Anhanguera: Vem de “anhanga”, diabo, e “puêra”: aquilo que se foi ou velho. Foi o nome dado a Bartolomeu Bueno da Silva, um aventureiro nascido na capitania de São Paulo.
Aricanduva: Aricanduva é uma palavra de origem tupi, que significa sítio das plantas aíris, um determinado tipo de palmas. No século XVII o riacho Aricanduva já era mencionado, assim como um arrabalde da cidade de São Paulo de mesmo nome. A origem da Vila Aricanduva data, aproximadamente, de 1.902 ou 1.905, mas, seu desenvolvimento ocorreu por volta de 1.950.
Ibirapuera: A região que cerca o Parque Ibirapuera já foi, em um passado bastante distante, um terreno alagadiço e parte de uma grande aldeia indígena. O próprio nome da região, aliás, reflete sua origem: Ibirapuera quer dizer “pau podre” ou “árvore apodrecida” no idioma tupi.
Ipiranga: A palavra Ipiranga é oriunda de Ypiranga. Na língua tupi ela junta dois vocábulos: “Y”, significando rio, e “Piranga”, vermelho.

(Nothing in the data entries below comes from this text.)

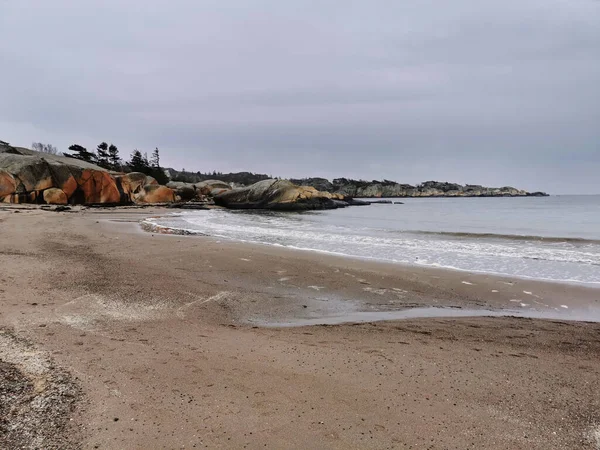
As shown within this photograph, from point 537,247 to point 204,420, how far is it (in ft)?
52.4

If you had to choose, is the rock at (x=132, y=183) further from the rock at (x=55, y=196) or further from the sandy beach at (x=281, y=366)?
the sandy beach at (x=281, y=366)

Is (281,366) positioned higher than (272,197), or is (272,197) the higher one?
(272,197)

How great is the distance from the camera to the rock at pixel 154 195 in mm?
46469

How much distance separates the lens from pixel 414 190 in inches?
6471

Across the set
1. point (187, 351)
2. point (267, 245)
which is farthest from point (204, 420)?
point (267, 245)

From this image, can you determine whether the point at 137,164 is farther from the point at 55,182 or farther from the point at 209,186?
the point at 55,182

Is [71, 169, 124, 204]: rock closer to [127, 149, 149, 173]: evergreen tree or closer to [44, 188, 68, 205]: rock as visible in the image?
[44, 188, 68, 205]: rock

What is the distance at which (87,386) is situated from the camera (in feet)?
10.4

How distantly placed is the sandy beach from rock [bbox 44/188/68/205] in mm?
29364

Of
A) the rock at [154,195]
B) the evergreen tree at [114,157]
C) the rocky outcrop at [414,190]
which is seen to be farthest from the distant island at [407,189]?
the rock at [154,195]

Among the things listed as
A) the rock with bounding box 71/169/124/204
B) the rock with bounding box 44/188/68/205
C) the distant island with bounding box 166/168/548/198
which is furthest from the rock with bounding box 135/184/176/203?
the distant island with bounding box 166/168/548/198

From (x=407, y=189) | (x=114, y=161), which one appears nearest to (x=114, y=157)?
→ (x=114, y=161)

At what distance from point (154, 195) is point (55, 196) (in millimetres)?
14609

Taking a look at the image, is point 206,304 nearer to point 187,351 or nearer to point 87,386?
point 187,351
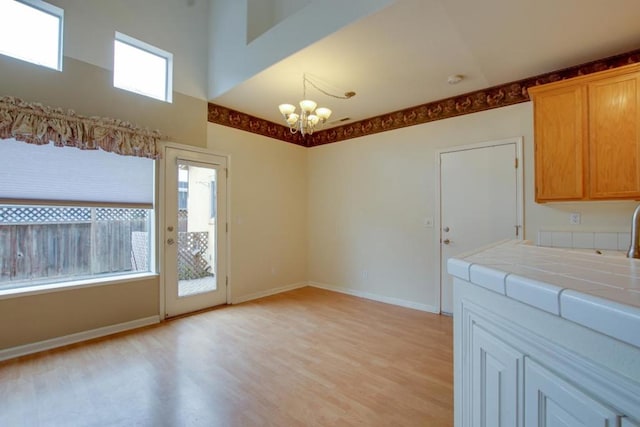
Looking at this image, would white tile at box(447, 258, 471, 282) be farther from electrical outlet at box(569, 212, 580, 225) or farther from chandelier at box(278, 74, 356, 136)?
electrical outlet at box(569, 212, 580, 225)

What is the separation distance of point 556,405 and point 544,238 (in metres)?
3.06

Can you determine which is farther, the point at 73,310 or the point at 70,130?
the point at 73,310

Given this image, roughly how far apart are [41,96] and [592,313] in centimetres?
399

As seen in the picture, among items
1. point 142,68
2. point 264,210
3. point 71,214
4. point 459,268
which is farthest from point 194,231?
point 459,268

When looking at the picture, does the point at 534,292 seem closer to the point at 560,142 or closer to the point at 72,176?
the point at 560,142

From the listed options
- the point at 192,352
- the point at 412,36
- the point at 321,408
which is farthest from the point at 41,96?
the point at 321,408

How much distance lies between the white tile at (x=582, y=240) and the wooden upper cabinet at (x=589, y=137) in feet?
1.54

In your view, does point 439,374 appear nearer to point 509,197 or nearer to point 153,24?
point 509,197

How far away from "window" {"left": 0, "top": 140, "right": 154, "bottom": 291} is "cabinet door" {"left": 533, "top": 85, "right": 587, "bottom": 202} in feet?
13.6

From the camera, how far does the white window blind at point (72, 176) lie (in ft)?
8.64

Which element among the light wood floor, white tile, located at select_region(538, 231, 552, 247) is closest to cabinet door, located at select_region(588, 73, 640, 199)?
white tile, located at select_region(538, 231, 552, 247)

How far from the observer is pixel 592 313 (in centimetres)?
52

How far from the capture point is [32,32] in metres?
2.81

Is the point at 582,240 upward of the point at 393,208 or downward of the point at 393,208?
downward
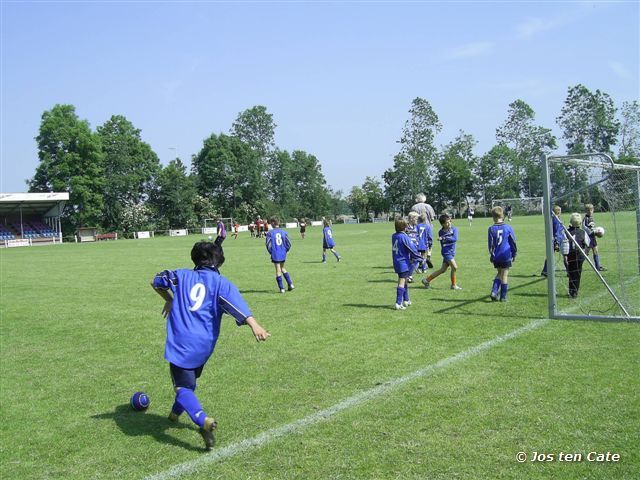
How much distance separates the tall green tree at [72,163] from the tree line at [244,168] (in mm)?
137

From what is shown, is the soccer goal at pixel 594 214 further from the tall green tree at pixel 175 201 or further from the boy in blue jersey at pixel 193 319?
the tall green tree at pixel 175 201

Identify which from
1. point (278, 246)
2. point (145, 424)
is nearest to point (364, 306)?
point (278, 246)

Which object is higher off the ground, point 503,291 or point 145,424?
point 503,291

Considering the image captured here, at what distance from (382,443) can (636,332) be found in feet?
16.7

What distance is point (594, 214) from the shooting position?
13.9m

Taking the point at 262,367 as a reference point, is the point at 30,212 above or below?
above

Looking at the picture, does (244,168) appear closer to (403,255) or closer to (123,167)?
(123,167)

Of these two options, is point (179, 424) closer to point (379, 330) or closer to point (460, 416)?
point (460, 416)

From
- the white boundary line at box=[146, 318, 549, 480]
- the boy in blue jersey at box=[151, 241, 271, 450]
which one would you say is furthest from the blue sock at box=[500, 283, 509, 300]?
the boy in blue jersey at box=[151, 241, 271, 450]

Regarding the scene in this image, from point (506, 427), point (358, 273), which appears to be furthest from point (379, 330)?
point (358, 273)

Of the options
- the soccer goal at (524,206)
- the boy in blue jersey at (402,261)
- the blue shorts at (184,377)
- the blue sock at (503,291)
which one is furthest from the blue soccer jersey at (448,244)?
the soccer goal at (524,206)

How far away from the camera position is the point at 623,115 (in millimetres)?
84938

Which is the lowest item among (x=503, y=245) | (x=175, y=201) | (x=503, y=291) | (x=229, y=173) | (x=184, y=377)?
(x=503, y=291)

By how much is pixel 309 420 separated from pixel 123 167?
81.8m
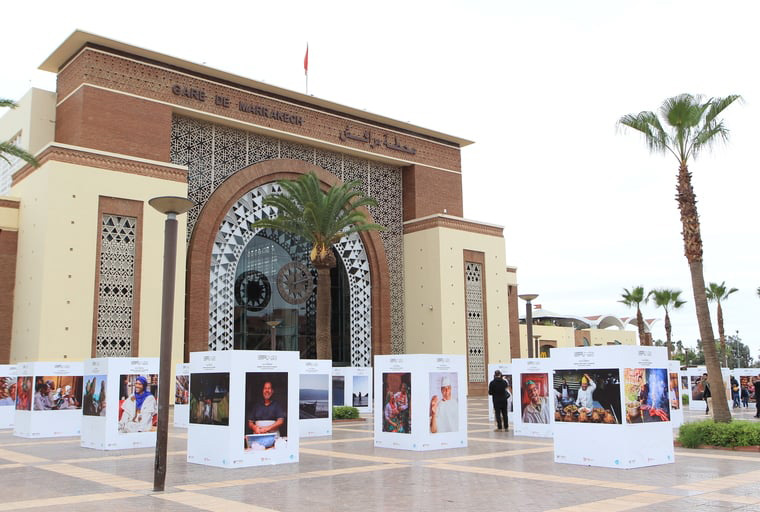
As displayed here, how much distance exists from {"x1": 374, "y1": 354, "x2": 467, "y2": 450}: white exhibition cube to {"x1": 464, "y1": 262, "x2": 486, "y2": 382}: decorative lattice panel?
2368 centimetres

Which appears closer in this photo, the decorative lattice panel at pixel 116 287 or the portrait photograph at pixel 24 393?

Itaquera: Com seu nome derivado do tupi-guarani, Itaquera quer dizer “pedra dura”. As primeiras referências sobre a região surgiram no ano de 1620 e o seu primeiro nome era “Roça Itaquera”, localizada próxima a Aldeia de São Miguel.
Mooca: Segundo historiadores, o vocábulo é oriundo do Tupi Guarani e possui duas versões, MOO-KA (ares amenos, secos, sadios) e MOO-OCA (fazer casa), expressão usadas pelos índios da Tribo Guarani para denominar os primeiros habitantes brancos, que erguiam suas casas de barro.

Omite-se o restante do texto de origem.